• **EXERCISE GOAL**
Please rewrite all of the items below with every "the viewer" changed to "the observer" and nothing else altered. Leave out the pictures.

(Spatial reasoning items)
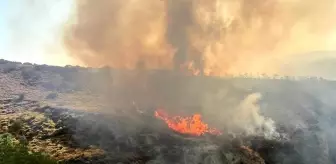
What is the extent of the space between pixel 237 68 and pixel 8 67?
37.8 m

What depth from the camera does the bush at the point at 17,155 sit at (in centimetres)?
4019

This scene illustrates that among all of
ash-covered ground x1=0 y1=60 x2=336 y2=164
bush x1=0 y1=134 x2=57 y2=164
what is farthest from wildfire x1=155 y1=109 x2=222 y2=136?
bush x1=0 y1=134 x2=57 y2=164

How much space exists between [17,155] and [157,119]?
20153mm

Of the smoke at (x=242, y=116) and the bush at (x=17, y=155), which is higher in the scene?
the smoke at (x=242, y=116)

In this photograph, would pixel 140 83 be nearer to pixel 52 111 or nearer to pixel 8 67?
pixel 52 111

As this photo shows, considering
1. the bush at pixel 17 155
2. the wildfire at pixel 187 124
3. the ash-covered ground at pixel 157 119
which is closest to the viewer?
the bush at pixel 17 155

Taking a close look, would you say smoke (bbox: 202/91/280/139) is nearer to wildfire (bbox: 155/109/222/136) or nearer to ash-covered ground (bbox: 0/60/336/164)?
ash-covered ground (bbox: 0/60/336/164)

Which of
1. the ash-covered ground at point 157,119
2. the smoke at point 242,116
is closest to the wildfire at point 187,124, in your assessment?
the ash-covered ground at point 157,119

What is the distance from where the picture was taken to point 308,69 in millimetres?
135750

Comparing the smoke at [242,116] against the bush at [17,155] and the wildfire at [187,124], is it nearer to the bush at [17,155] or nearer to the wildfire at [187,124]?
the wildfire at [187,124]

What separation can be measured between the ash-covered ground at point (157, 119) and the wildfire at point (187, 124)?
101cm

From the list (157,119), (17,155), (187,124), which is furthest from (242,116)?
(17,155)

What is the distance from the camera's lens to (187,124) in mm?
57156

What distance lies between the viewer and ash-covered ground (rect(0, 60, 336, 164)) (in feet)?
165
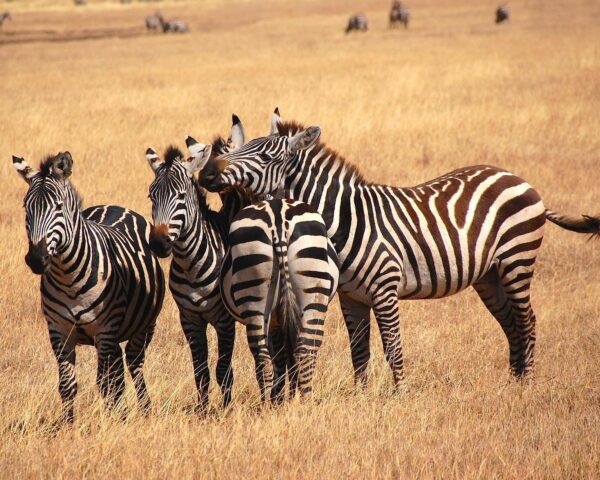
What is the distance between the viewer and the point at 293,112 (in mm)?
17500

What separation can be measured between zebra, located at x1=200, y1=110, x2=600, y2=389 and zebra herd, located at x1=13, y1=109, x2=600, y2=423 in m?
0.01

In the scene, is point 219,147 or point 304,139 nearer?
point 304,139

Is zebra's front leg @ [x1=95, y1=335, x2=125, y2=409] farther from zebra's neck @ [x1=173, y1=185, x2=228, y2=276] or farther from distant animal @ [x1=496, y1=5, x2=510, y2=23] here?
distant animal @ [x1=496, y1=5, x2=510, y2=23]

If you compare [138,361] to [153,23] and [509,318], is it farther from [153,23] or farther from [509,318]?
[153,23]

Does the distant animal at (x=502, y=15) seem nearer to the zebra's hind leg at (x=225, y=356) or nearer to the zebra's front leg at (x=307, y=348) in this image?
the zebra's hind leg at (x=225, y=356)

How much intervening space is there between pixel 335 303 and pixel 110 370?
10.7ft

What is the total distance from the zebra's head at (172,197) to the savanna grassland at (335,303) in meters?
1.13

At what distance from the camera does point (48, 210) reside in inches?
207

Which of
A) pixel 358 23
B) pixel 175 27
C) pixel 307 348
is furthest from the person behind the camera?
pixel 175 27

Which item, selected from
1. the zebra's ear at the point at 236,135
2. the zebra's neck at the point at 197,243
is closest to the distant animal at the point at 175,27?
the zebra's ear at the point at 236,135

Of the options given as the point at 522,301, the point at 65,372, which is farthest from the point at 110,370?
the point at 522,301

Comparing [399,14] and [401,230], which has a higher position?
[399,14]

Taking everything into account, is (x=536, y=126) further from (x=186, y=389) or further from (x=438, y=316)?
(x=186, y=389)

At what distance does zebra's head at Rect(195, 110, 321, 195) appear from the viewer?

• **EXERCISE OUTPUT**
What is the extent of the space between pixel 237 68 and pixel 8 67?
37.8 m

What depth from the camera does the bush at the point at 17,155 sit at (in centimetres)?
4019

This scene illustrates that among all of
ash-covered ground x1=0 y1=60 x2=336 y2=164
bush x1=0 y1=134 x2=57 y2=164
what is farthest from wildfire x1=155 y1=109 x2=222 y2=136?
bush x1=0 y1=134 x2=57 y2=164

How much space exists between [17,155] and [157,119]?
20153mm

Of the smoke at (x=242, y=116) and the bush at (x=17, y=155), which is higher in the scene?
the smoke at (x=242, y=116)

In this photograph, would pixel 140 83 be nearer to pixel 52 111 or nearer to pixel 8 67?
pixel 52 111

As this photo shows, considering
1. the bush at pixel 17 155
2. the wildfire at pixel 187 124
3. the ash-covered ground at pixel 157 119
which is closest to the observer?
the bush at pixel 17 155

Taking a close look, would you say smoke (bbox: 202/91/280/139) is nearer to wildfire (bbox: 155/109/222/136) or nearer to ash-covered ground (bbox: 0/60/336/164)?
ash-covered ground (bbox: 0/60/336/164)

Which of
1. the ash-covered ground at point 157,119
2. the smoke at point 242,116
is closest to the wildfire at point 187,124, in your assessment?
the ash-covered ground at point 157,119

What is the distance from where the picture was taken to point 308,69 in millimetres?
135750

Comparing the smoke at [242,116] against the bush at [17,155] and the wildfire at [187,124], is it nearer to the bush at [17,155] or nearer to the wildfire at [187,124]?
the wildfire at [187,124]

What separation can be measured between the ash-covered ground at point (157, 119) and the wildfire at point (187, 124)?
101cm

From the list (157,119), (17,155), (187,124), which is furthest from (242,116)?
(17,155)

What is the distance from the camera's lens to (187,124) in mm?
57156

What distance lies between the observer and ash-covered ground (rect(0, 60, 336, 164)) (in feet)?
165
What is the distance between the observer and the point at 293,112 (in mm)?
17500

What separation can be measured between zebra, located at x1=200, y1=110, x2=600, y2=389 and zebra herd, located at x1=13, y1=109, x2=600, y2=423 in m?
0.01

In the scene, is point 219,147 or point 304,139 nearer?
point 304,139

Is zebra's front leg @ [x1=95, y1=335, x2=125, y2=409] farther from zebra's neck @ [x1=173, y1=185, x2=228, y2=276] or farther from distant animal @ [x1=496, y1=5, x2=510, y2=23] here?
distant animal @ [x1=496, y1=5, x2=510, y2=23]

If you compare [138,361] to [153,23] and [509,318], is it farther from [153,23] or farther from [509,318]?
[153,23]

Does the distant animal at (x=502, y=15) seem nearer to the zebra's hind leg at (x=225, y=356) or nearer to the zebra's front leg at (x=307, y=348) in this image?
the zebra's hind leg at (x=225, y=356)

How much intervening space is there between pixel 335 303 and pixel 110 370?
10.7ft

What is the total distance from the zebra's head at (172,197) to the savanna grassland at (335,303) in meters?
1.13

At what distance from the camera does point (48, 210) reside in inches?
207

Which of
A) pixel 358 23
B) pixel 175 27
C) pixel 307 348
is furthest from the person behind the camera?
pixel 175 27

Which item, selected from
1. the zebra's ear at the point at 236,135
2. the zebra's neck at the point at 197,243
is closest to the distant animal at the point at 175,27?
the zebra's ear at the point at 236,135

Of the options given as the point at 522,301, the point at 65,372, which is farthest from the point at 110,370?
the point at 522,301

Comparing [399,14] and [401,230], which has a higher position?
[399,14]

Taking everything into account, is (x=536, y=126) further from (x=186, y=389) or further from (x=438, y=316)?
(x=186, y=389)

At what distance does zebra's head at Rect(195, 110, 321, 195) appear from the observer?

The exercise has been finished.